-- START OF Recorded data --

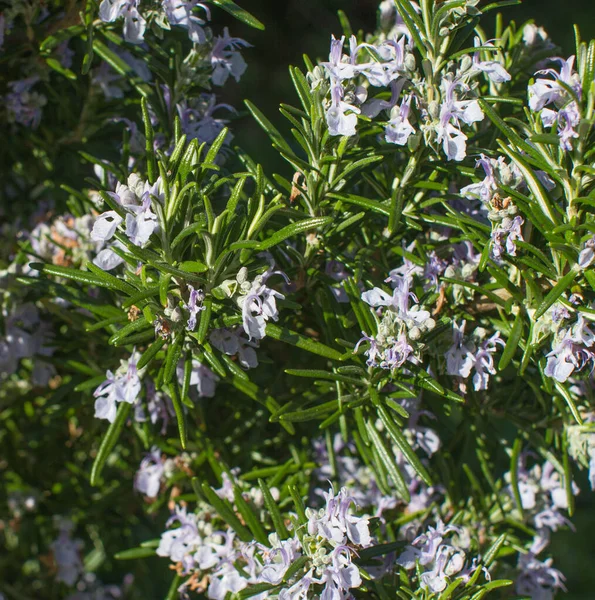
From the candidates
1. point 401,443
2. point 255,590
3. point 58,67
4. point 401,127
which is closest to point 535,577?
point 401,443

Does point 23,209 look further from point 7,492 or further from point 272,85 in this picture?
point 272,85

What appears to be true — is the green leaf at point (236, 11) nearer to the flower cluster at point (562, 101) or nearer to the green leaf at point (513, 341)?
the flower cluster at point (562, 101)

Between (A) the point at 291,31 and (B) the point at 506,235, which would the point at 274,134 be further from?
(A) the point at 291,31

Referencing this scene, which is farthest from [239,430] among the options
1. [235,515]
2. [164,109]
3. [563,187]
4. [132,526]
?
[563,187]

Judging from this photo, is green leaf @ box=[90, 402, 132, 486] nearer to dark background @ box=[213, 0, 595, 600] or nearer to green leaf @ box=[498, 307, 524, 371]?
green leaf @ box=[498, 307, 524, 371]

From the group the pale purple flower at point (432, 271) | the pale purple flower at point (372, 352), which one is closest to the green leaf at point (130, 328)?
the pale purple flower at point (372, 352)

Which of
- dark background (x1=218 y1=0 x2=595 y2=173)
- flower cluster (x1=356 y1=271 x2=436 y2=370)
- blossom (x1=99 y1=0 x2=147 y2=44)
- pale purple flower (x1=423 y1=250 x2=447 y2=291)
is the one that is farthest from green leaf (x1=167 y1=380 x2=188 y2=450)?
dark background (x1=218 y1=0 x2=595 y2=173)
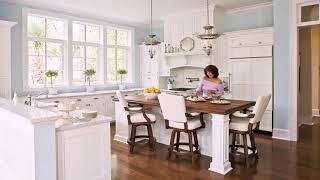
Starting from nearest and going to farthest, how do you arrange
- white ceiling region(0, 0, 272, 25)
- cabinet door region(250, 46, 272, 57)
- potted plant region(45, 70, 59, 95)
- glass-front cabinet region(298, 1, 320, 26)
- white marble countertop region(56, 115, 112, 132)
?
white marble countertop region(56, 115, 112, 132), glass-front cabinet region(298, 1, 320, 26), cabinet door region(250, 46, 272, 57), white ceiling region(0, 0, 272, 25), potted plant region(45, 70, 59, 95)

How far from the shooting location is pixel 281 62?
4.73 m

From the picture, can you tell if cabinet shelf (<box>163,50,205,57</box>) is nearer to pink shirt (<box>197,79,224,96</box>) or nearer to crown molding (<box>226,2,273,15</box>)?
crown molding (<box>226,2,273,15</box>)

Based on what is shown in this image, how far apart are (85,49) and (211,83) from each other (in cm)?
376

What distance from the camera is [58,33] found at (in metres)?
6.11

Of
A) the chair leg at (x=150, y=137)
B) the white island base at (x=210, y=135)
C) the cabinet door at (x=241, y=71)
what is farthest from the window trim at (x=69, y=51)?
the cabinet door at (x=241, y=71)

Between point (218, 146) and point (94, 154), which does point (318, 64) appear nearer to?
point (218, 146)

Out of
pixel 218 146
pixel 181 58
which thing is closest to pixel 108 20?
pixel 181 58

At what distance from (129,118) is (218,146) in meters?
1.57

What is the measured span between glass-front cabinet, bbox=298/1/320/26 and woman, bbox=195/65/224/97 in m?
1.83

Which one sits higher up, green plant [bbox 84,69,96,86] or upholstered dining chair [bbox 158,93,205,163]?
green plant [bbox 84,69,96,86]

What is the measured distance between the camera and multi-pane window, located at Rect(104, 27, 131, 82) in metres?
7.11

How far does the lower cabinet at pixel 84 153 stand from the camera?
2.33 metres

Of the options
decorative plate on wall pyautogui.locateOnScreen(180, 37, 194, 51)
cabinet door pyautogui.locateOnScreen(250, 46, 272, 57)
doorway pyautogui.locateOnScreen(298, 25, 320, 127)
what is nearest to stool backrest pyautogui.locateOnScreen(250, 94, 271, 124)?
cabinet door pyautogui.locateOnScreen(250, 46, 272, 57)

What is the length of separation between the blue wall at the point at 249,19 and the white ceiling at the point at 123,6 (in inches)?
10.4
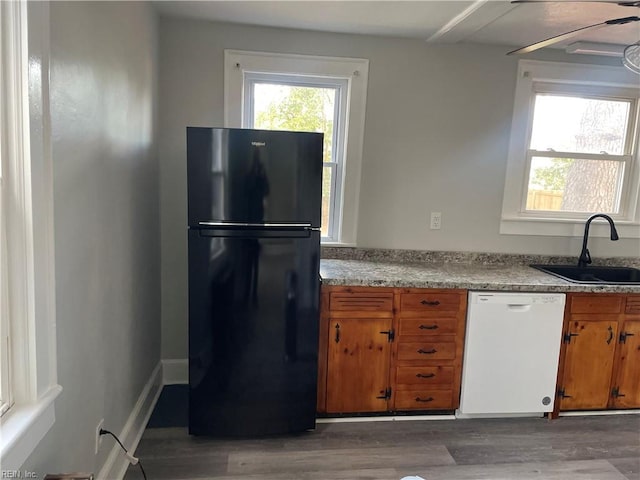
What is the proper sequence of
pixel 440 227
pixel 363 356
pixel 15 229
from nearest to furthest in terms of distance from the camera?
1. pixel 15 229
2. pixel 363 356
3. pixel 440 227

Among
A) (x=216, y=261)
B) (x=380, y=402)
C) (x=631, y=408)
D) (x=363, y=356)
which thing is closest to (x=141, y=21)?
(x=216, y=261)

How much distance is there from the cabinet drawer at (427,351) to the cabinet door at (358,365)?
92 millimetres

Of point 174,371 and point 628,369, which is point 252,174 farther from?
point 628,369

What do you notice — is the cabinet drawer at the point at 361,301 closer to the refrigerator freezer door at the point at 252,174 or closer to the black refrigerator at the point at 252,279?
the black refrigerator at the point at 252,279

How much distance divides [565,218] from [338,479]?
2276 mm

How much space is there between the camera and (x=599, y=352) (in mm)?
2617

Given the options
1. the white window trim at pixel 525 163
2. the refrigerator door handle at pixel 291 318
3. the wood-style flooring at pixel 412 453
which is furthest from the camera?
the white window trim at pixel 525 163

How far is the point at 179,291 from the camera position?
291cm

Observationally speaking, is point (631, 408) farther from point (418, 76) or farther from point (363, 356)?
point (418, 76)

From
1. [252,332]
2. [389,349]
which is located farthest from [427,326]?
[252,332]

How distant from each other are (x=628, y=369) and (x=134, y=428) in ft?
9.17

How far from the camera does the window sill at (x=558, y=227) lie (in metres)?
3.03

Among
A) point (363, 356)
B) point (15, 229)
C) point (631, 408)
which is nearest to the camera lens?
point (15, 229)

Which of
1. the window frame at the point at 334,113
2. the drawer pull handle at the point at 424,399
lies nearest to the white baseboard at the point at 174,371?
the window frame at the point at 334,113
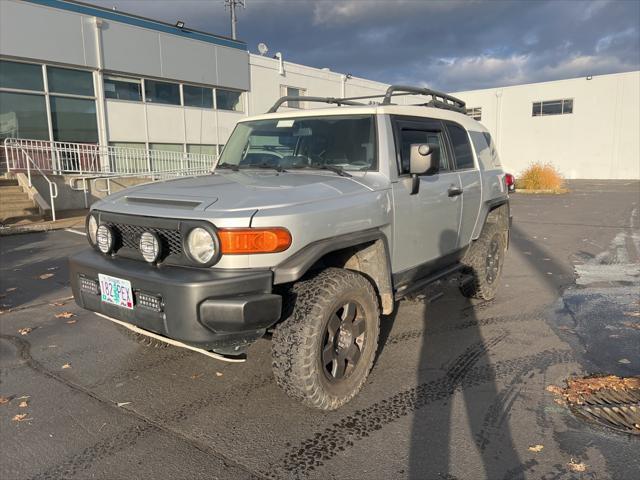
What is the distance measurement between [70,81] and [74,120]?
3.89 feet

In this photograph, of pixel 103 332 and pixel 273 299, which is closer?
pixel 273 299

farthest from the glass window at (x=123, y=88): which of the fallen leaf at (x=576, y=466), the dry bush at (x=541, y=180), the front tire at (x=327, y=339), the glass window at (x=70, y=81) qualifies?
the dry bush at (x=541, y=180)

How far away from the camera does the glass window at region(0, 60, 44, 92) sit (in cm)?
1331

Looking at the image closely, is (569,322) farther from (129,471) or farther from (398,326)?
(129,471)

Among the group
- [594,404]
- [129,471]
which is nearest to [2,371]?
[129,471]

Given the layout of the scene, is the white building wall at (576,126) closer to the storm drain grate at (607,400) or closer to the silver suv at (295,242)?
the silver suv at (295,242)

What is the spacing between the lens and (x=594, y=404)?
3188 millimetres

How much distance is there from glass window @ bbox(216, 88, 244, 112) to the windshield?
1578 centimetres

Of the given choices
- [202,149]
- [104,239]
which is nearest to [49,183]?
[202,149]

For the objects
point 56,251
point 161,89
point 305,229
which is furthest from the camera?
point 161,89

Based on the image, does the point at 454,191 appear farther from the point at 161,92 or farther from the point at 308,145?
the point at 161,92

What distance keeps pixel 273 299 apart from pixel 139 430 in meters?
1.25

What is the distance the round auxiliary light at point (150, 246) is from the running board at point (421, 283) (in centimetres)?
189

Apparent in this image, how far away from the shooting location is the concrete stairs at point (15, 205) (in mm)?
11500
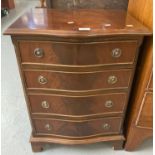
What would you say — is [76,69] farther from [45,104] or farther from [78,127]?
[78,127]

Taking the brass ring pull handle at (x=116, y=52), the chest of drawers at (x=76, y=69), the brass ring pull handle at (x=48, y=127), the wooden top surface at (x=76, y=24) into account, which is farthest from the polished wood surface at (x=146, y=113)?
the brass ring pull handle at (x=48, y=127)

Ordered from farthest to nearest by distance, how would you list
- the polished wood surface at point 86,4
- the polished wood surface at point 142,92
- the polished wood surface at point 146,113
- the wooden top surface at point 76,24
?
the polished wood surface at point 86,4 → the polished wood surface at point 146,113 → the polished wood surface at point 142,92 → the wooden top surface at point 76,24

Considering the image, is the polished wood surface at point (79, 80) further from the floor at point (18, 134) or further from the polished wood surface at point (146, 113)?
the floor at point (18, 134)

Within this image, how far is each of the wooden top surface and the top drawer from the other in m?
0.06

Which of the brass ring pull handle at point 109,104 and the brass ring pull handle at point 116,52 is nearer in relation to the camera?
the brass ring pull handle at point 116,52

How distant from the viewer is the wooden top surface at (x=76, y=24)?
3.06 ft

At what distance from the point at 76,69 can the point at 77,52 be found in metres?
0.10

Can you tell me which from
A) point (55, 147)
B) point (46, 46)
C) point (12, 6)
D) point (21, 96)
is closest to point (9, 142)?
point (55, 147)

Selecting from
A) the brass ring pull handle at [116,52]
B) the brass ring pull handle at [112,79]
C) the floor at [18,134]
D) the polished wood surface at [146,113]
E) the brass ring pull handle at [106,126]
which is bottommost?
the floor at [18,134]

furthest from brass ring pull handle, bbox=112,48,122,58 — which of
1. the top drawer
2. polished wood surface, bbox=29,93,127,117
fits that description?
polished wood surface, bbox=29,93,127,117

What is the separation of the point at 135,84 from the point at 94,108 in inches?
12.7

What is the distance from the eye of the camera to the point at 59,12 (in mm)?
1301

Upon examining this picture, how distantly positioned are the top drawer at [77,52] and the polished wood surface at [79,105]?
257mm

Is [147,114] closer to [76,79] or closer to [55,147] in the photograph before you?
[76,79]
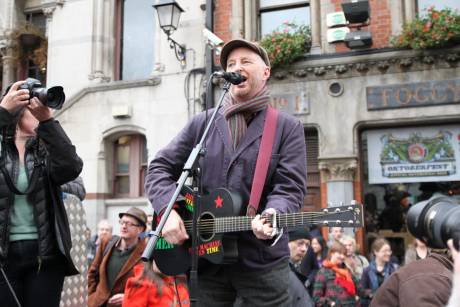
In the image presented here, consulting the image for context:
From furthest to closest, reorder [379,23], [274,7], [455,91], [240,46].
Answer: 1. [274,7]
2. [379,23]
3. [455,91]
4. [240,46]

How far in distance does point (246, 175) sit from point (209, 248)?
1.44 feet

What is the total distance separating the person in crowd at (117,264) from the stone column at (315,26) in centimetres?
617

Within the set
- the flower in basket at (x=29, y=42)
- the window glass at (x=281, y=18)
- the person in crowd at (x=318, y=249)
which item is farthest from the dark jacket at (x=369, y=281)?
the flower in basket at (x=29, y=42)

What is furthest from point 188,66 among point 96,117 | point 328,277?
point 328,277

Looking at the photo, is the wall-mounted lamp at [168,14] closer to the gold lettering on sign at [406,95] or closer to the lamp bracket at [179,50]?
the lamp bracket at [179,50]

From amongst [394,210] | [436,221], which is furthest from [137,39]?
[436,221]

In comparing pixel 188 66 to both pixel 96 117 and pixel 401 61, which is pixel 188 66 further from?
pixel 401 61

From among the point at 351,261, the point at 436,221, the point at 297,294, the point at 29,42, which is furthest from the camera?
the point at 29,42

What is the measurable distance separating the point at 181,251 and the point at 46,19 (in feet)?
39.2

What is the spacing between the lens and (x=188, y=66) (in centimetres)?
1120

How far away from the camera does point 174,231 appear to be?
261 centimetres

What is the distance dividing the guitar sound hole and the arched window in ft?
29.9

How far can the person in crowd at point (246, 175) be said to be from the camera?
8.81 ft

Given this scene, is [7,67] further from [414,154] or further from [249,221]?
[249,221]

-- END OF Recorded data --

> [Stated problem] What are the lines from the one with "In comparing pixel" through the last line of the records above? Quote them exactly and add nothing.

> [Answer for the task]
In comparing pixel 188 66 to both pixel 96 117 and pixel 401 61, which is pixel 188 66 further from?
pixel 401 61

From among the point at 351,261, the point at 436,221, the point at 297,294, the point at 29,42, which is furthest from the camera?
the point at 29,42

What is the measurable distance separating the point at 181,251 and the point at 46,19 (in feet)?
39.2

What is the spacing between the lens and (x=188, y=66) (in centimetres)?
1120

How far away from the camera does point 174,231 appear to be?
261 centimetres

What is the distance dividing the guitar sound hole and the arched window in ft?
29.9

How far can the person in crowd at point (246, 175) be said to be from the camera?
8.81 ft

Given this scene, is [7,67] further from [414,154] or further from [249,221]?
[249,221]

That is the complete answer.